The diagram above is modified from Hillenius (1992). As one can extrapolate from the crossections, one can expect the northern elephan seal to be an absolute champion of airway gas humidification, and indeed this appears to be the case. They hold the record for the largest nasal mucosal area (in excess of 3000 cm2) and are able to reclaim over 80% of the exhaled moisture, with the expired gas achieving a temperature very close to ambient by the time it reaches the nares.
Effects of intubation and oxygen therapy on humidification
In the ICU, it is often necessary to bypass the upper airway with some sort of tube, be it endotracheal or tracheostomy. The normal humidification mechanisms are therefore bypassed. This has the following ill efects:
- Increased heat loss by respiration
- Increased water loss by humidification
- Impaired humidification, if no special effort is made to heat and humidify the inspired gas mixture
Beyond these factors, there are aso the effects of using a respiratory gas mixture which is even less humid than room air, which comes from the hospital gas supply system. In hospital, a person is exposed to a variety of perverse gases, which tend to come out of wall-mounted spigots. The spigots are themselves portals to a nighmarish labyrinth of pipes, all terminating in the bowels of the hospital where a huge pressurised tankers of liquid air and oxygen are carefully contained. The liquid O2, having just undergone a phase change, is completely devoid of water: it has zero humidity. At room temperature, it is therefore very thirsty.

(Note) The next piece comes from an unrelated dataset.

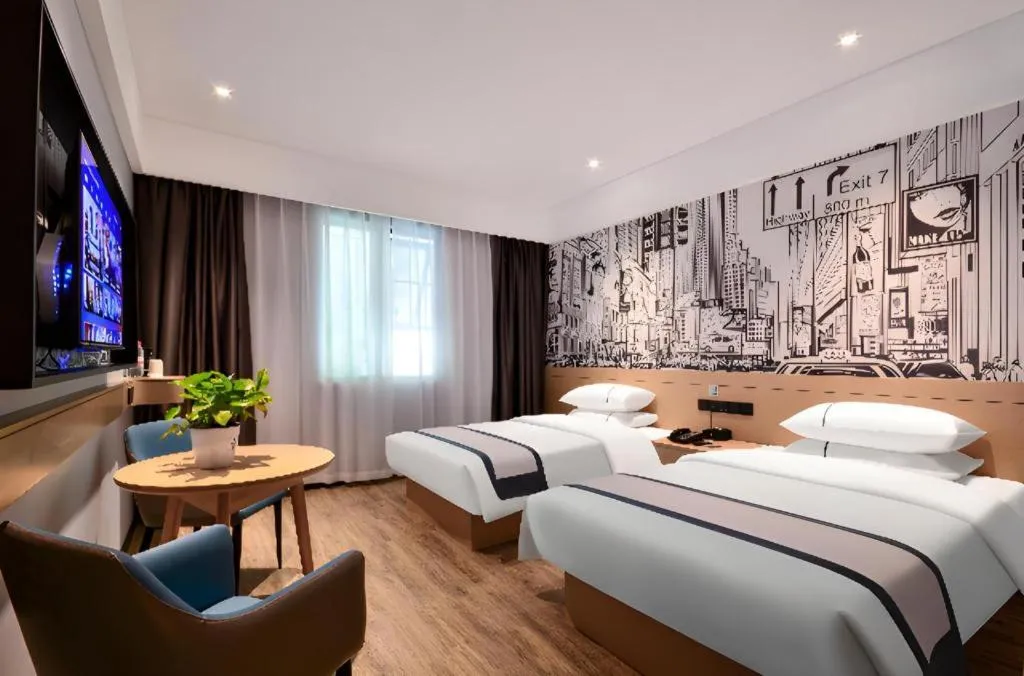 Bed in City Comfort Inn Yichang Sanxia Airport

Now, imagine having your lungs irrigated with this substance. The volume of gas exiting the respiratory circuit is enormous - it may be 5L per minute at rest, or more - up to 15L/min - in somebody exercising, or in a critically patient who is fighting for breath. Therefore around 300L of gas washes out of the lung every hour, or 7200L in a day. The respiratory system can humidify gas to 80-90% by the time it reaches the carina, and provided one is breathing with their nose is is possible to reclaim some of that water. Bypassing the nose with an endotracheal tube maximises water loss. At 37°C, the water content of air is around 44mg/L, or 0.044ml. It is therefore possible to calculate the water losses of an intubated patient who is for some reason exposed to some sort of inhuman "dehumidified" circuit, where perfectly dry gas was inhaled and perfectly saturated humid gas was exhaled. Loss of water would total 0.22ml every minute, or about 13.2ml per hour, or about 316.8ml every day.

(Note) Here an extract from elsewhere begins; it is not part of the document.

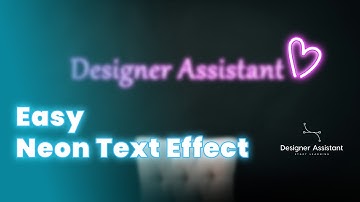 Neon Text Effect in Photoshop | Step by Step Tutorial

Paradoxically, only relatively healthy patients are gassed with bone-dry wall oxygen; it tends to go directly up their nose, and it causes mayhem up there. However, one does not need to be breathing perfectly dry "wall gas" to develop complications of dehydration. Cilial paralysis and reduced rates of mucus flow occur below 40% humidity. We know this directly from cruel dog experiments (many dog tracheas were sliced and examined under the SEM), as well as from abundant human experience. In his classic paper from 1952, Lassen complained that his polio patients were getting "tube incrustation" unless humidified circuit were used. Indeed, mucus clearance in the bronchi is greatly impaired by dry air. At 50% humidity, mucus flow essentially stops in the majority of people (insofar as they are represented by anaesthetised greyhounds).

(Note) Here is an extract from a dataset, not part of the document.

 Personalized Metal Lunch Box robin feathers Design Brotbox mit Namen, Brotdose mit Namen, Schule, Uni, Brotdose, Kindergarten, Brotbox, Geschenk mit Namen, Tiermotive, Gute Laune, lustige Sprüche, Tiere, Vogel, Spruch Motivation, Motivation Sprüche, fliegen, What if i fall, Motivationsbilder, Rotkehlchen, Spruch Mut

Again, perhaps this is a digression. The bottom line is that local dehydration impairs bronchial immunity. An increased susceptibility to infection is the consequence. The Bang family ( Drs. Betsy and Frederick Bang ) published on this subject specifically (1963, Annals of the New York Academy of Sciences). Their animal of choice was the day-old chicken, presumably because there was nothing more cute, but also because other mammals are unsuited for such experiments as their nasal structures are specialised for a more refined olfaction than the crude human nose (too full of goblet cells, too complex an architecture of the nasal turbinates, etc etc). The article is complete with beautiful sketches of dead and dying goblet cells. Betsy and Frederick have actually published about 40 papers together, mostly on the pathology of airway linings, with Betsy as the first author in the majority (in alphabetical order or out of chivalry).